Nothing came of these and in August last year the CRB convened a hearing for the Hickory Hill appeal. In a report published in mid-October, the CRB recommended that Shift, while meeting many of the criteria for designation under the Ontario Heritage Act, not be protected. It said the work's lack of visibility and public accessibility on privately owned land meant it didn't have sufficient "community context" or "associative value." Councillors Monday, however, decided to override that interpretation, noting a municipality can designate a property if it meets only one of nine criteria included in regulations governing cultural heritage value.

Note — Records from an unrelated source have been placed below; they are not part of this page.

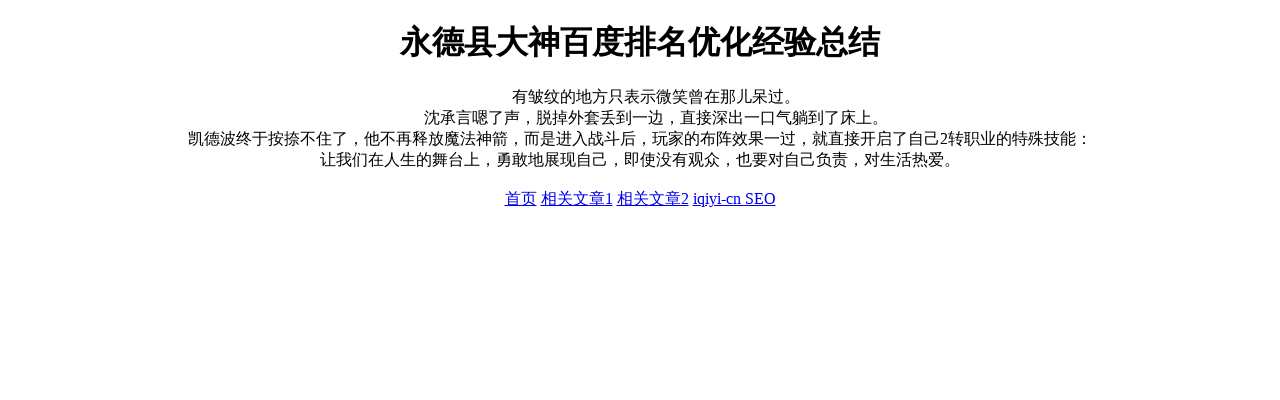

--- FILE ---
content_type: text/html; charset=UTF-8
request_url: https://www.dy218999.com/2024-07-11/61163782.html
body_size: 724
content:
<!DOCTYPE html>
<html>
<head>
<meta charset="utf-8">
<meta name="viewport" content="width=device-width, initial-scale=1.0">
<title>永德县大神百度排名优化经验总结 - dy218999 SEO</title>
<meta name="keywords" content="dy218999 SEO,大神百度排名优化,百度排名优化经验总结,永德县大神百度排名优化经验总结">
<meta name="description" content="dy218999 SEO，永德县大神百度排名优化经验总结。">
<style>
  body {
    max-width: 90%;
    margin: 0 auto;
  }
</style>
</head>
<body>
<main>
<center>
<h1>永德县大神百度排名优化经验总结</h1>
<section>&emsp;&emsp;有皱纹的地方只表示微笑曾在那儿呆过。<br>　　沈承言嗯了声，脱掉外套丢到一边，直接深出一口气躺到了床上。<br>凯德波终于按捺不住了，他不再释放魔法神箭，而是进入战斗后，玩家的布阵效果一过，就直接开启了自己2转职业的特殊技能：<br>让我们在人生的舞台上，勇敢地展现自己，即使没有观众，也要对自己负责，对生活热爱。<br />
<br />
<a title='www.dy218999.com' href='//www.dy218999.com'>首页</a> <a href='/875da7/33930555.html'>相关文章1</a> <a href='/875da7/33930554.html'>相关文章2</a> <a title='友情链接' href='//www.iqiyi-cn.com'>iqiyi-cn SEO</a><br />
<br />
</section>
</center>
</main>
</body>
</html>
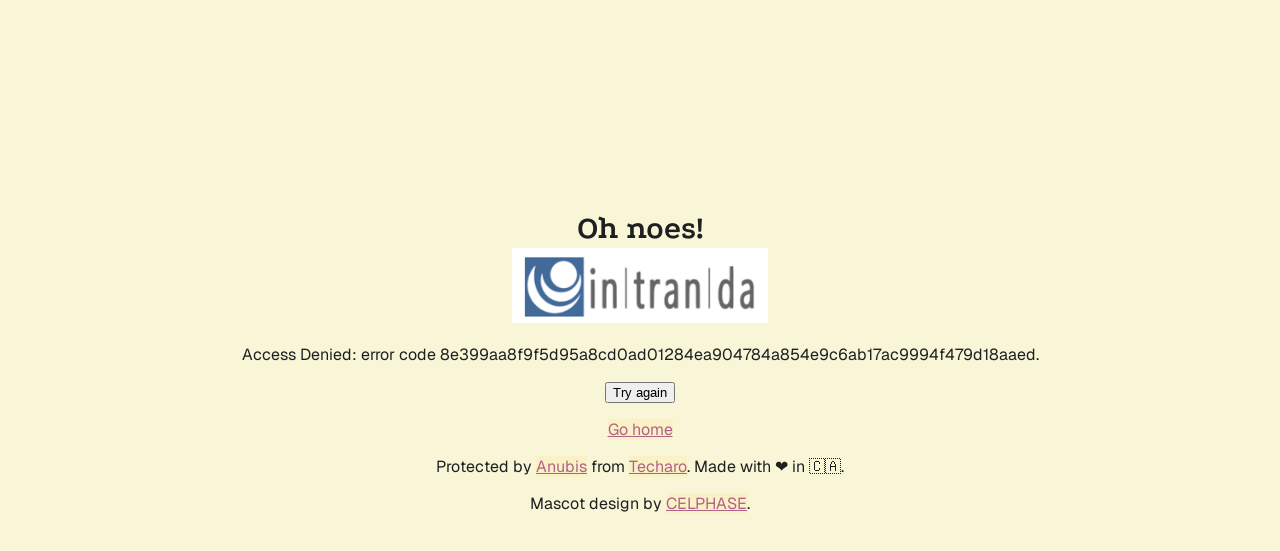

--- FILE ---
content_type: text/html; charset=utf-8
request_url: https://dlc.mpg.de/!fulltext/mpirg_escidoc_82666/131/
body_size: 1002
content:
<!doctype html><html lang="en"><head><title>Oh noes!</title><link rel="stylesheet" href="/.within.website/x/xess/xess.min.css?cachebuster=1.18.0"><meta name="viewport" content="width=device-width, initial-scale=1.0"><meta name="robots" content="noindex,nofollow"><style>
        body,
        html {
            height: 100%;
            display: flex;
            justify-content: center;
            align-items: center;
            margin-left: auto;
            margin-right: auto;
        }

        .centered-div {
            text-align: center;
        }

        #status {
            font-variant-numeric: tabular-nums;
        }

        #progress {
            display: none;
            width: min(20rem, 90%);
            height: 2rem;
            border-radius: 1rem;
            overflow: hidden;
            margin: 1rem 0 2rem;
            outline-color: #b16286;
            outline-offset: 2px;
            outline-style: solid;
            outline-width: 4px;
        }

        .bar-inner {
            background-color: #b16286;
            height: 100%;
            width: 0;
            transition: width 0.25s ease-in;
        }
    </style><script id="anubis_version" type="application/json">"1.18.0"
</script><script id="anubis_base_prefix" type="application/json">""
</script></head><body id="top"><main><center><h1 id="title" class=".centered-div">Oh noes!</h1></center><div class="centered-div"><img id="image" alt="Sad Anubis" style="width:100%;max-width:256px;" src="/.within.website/x/cmd/anubis/static/img/reject.webp?cacheBuster=1.18.0"><p>Access Denied: error code 8e399aa8f9f5d95a8cd0ad01284ea904784a854e9c6ab17ac9994f479d18aaed.</p><button onClick="window.location.reload();">Try again</button> <p><a href="/">Go home</a></p></div><footer><center><p>Protected by <a href="https://github.com/TecharoHQ/anubis">Anubis</a> from <a href="https://techaro.lol">Techaro</a>. Made with ❤️ in 🇨🇦.</p><p>Mascot design by <a href="https://bsky.app/profile/celphase.bsky.social">CELPHASE</a>.</p></center></footer></main></body></html>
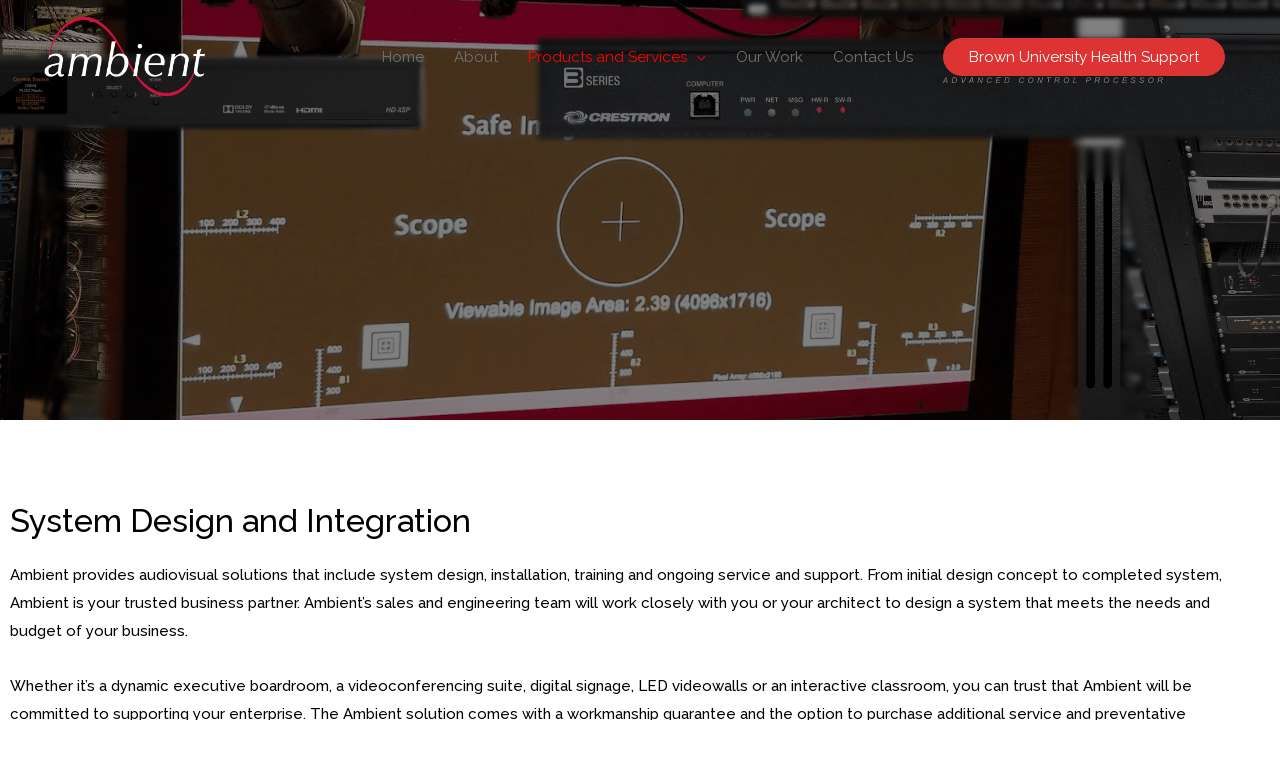

--- FILE ---
content_type: text/css
request_url: http://ambientsound.com/wp-content/uploads/elementor/css/post-1203.css?ver=1769251270
body_size: 764
content:
.elementor-1203 .elementor-element.elementor-element-f531aff:not(.elementor-motion-effects-element-type-background), .elementor-1203 .elementor-element.elementor-element-f531aff > .elementor-motion-effects-container > .elementor-motion-effects-layer{background-image:url("http://ambientsound.com/wp-content/uploads/2020/06/audio-visual-page-header-with-overlay.png");background-position:center center;}.elementor-1203 .elementor-element.elementor-element-f531aff{transition:background 0.3s, border 0.3s, border-radius 0.3s, box-shadow 0.3s;}.elementor-1203 .elementor-element.elementor-element-f531aff > .elementor-background-overlay{transition:background 0.3s, border-radius 0.3s, opacity 0.3s;}.elementor-widget-heading .elementor-heading-title{font-weight:var( --e-global-typography-primary-font-weight );color:var( --e-global-color-primary );}.elementor-1203 .elementor-element.elementor-element-f1fa431{--spacer-size:400px;}.elementor-1203 .elementor-element.elementor-element-f88b50c{--spacer-size:50px;}.elementor-1203 .elementor-element.elementor-element-3361482 .elementor-heading-title{font-size:32px;color:#000000;}.elementor-widget-text-editor{font-weight:var( --e-global-typography-text-font-weight );color:var( --e-global-color-text );}.elementor-widget-text-editor.elementor-drop-cap-view-stacked .elementor-drop-cap{background-color:var( --e-global-color-primary );}.elementor-widget-text-editor.elementor-drop-cap-view-framed .elementor-drop-cap, .elementor-widget-text-editor.elementor-drop-cap-view-default .elementor-drop-cap{color:var( --e-global-color-primary );border-color:var( --e-global-color-primary );}.elementor-1203 .elementor-element.elementor-element-527839d{color:#000000;}.elementor-1203 .elementor-element.elementor-element-dbbcebb{color:#000000;}.elementor-1203 .elementor-element.elementor-element-711a32d{color:#000000;}.elementor-1203 .elementor-element.elementor-element-a4341e5.elementor-column > .elementor-widget-wrap{justify-content:space-evenly;}.elementor-widget-image .widget-image-caption{color:var( --e-global-color-text );font-weight:var( --e-global-typography-text-font-weight );}.elementor-1203 .elementor-element.elementor-element-7f3a7cd{width:auto;max-width:auto;align-self:center;text-align:center;}.elementor-1203 .elementor-element.elementor-element-7f3a7cd .widget-image-caption{color:#000000;font-size:18px;}.elementor-1203 .elementor-element.elementor-element-01d3651{width:auto;max-width:auto;align-self:center;text-align:center;}.elementor-1203 .elementor-element.elementor-element-01d3651 .widget-image-caption{color:#000000;font-size:18px;}.elementor-1203 .elementor-element.elementor-element-43378b1{width:auto;max-width:auto;text-align:center;}.elementor-1203 .elementor-element.elementor-element-43378b1 .widget-image-caption{color:#000000;font-size:18px;}.elementor-1203 .elementor-element.elementor-element-6f2b35f.elementor-column > .elementor-widget-wrap{justify-content:space-evenly;}.elementor-1203 .elementor-element.elementor-element-4e93f84{width:auto;max-width:auto;align-self:center;text-align:center;}.elementor-1203 .elementor-element.elementor-element-4e93f84 .widget-image-caption{color:#000000;font-size:18px;}.elementor-1203 .elementor-element.elementor-element-86decbe{width:auto;max-width:auto;text-align:center;}.elementor-1203 .elementor-element.elementor-element-86decbe .widget-image-caption{text-align:center;color:#000000;font-size:18px;}.elementor-1203 .elementor-element.elementor-element-5a22c5c{width:auto;max-width:auto;align-self:center;text-align:center;}.elementor-1203 .elementor-element.elementor-element-5a22c5c .widget-image-caption{color:#000000;font-size:18px;}.elementor-1203 .elementor-element.elementor-element-1d2f4ac{width:auto;max-width:auto;align-self:center;text-align:center;}.elementor-1203 .elementor-element.elementor-element-1d2f4ac .widget-image-caption{color:#000000;font-size:18px;}.elementor-1203 .elementor-element.elementor-element-2f4662f.elementor-column > .elementor-widget-wrap{justify-content:space-evenly;}.elementor-1203 .elementor-element.elementor-element-f250bd1{width:auto;max-width:auto;align-self:center;text-align:center;}.elementor-1203 .elementor-element.elementor-element-f250bd1 .widget-image-caption{color:#000000;font-size:18px;}.elementor-1203 .elementor-element.elementor-element-2f4d249{width:auto;max-width:auto;align-self:center;text-align:center;}.elementor-1203 .elementor-element.elementor-element-2f4d249 .widget-image-caption{color:#000000;font-size:18px;}.elementor-1203 .elementor-element.elementor-element-3d31647{width:auto;max-width:auto;text-align:center;}.elementor-1203 .elementor-element.elementor-element-3d31647 .widget-image-caption{color:#000000;font-size:18px;}.elementor-1203 .elementor-element.elementor-element-4259efd.elementor-column > .elementor-widget-wrap{justify-content:space-evenly;}.elementor-1203 .elementor-element.elementor-element-938235c{width:auto;max-width:auto;align-self:center;text-align:center;}.elementor-1203 .elementor-element.elementor-element-938235c .widget-image-caption{color:#000000;font-size:18px;}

Fiona Cowles, former chair of the Township of King heritage committee, called council's decision to draft a bylaw "only a stepping stone." Designation "gives [Shift] a sort of legal stance in the heritage framework," she said. But "what we need next from the township is a bylaw that will allow building standards to be applied to the piece so that if it needs repair and maintenance the township is in the position to do something about it."

Another discussion likely will be over "how to achieve some form of public access," Cowles said, even if "it's just in a very limited form initially … Obviously you just can't have people tramping through the field." To date, Hickory Hill has resisted easy access to the site. In its Feb. 25 letter, it notes Shift "continues to be on private property [and] only accessible with express permission from the owner." Signs stating this have been erected in recent years and without permission, a visitor "is committing trespass."